■ ASSIGNMENT A: In the Escondido bomb house text, rewrite the paragraph beginning "A house erupts in flames" as a short bulleted list that keeps its main facts.
■ ASSIGNMENT B: Carry the Escondido bomb house text forward from its last sentence.

■ READING TEXT:
• • • • •
A house erupts in flames on Thursday, Dec. 9, 2010 during the controlled burn of a home in Escondido, Calif., that was so packed with homemade explosives that authorities claim they had no choice but to burn it to the ground. The house was rented by an out-of-work software consultant who allegedly assembled an astonishing quantity of bomb-making materials that included chemicals used by Middle Eastern suicide bombers. (AP Photo/Denis Poroy)
Test results show that air quality was not adversely affected by the so-called “bomb house” destruction, according to San Diego County officials.
“Air quality sampling taken before, during and after the house at 1954 Via Scott was burned showed that air quality remained unchanged and at typical good-to-moderate levels for the Escondido area,” said Michael Drake.
Results indicated that the cleanup is complete and no further action is required.
• • • • •
■ SUPPLIED MATERIAL:

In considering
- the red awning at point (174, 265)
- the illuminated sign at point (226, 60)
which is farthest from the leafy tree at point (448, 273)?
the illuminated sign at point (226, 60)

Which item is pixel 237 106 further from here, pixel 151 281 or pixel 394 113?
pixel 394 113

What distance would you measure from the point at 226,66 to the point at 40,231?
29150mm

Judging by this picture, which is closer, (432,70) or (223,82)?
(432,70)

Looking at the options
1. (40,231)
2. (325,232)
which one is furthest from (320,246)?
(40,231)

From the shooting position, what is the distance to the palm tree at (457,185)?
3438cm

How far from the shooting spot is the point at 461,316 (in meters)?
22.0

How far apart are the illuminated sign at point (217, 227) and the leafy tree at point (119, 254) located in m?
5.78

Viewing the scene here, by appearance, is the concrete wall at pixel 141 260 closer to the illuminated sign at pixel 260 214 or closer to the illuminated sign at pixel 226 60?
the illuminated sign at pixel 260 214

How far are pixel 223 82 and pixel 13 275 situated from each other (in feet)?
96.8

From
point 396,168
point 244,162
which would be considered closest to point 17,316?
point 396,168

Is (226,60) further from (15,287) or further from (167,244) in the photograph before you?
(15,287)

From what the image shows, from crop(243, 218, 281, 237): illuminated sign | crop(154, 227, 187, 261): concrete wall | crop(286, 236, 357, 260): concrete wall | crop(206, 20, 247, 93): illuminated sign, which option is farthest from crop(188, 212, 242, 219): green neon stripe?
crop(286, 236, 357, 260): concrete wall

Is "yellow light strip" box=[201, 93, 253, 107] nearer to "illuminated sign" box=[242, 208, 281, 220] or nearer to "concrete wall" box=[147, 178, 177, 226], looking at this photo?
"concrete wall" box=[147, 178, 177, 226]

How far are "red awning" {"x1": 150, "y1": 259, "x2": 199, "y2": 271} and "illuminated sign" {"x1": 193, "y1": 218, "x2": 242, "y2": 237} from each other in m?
• • • • •
■ TASK RESULT A:
- On Thursday, Dec. 9, 2010, authorities carried out a controlled burn of a house in Escondido, Calif.
- They said the house was so packed with homemade explosives that they had no choice but to burn it to the ground.
- An out-of-work software consultant rented the house.
- He allegedly gathered a huge amount of bomb-making materials, including chemicals used by Middle Eastern suicide bombers.

■ TASK RESULT B:
“County officials notified the landowner that the property was safe Wednesday,” said Drake.
The owners of the house, listed as Niel and Michele Mamerto, have demanded at least $500,000 for their loss, according to the North County Times.
Unstable chemicals were found inside the so-called “bomb factory” after a gardener stepped on explosive residue and was hurt. Authorities said the materials were too dangerous to remove.
The home's tenant, George Jakubec, has pleaded not guilty to bank robbery and making destructive devices.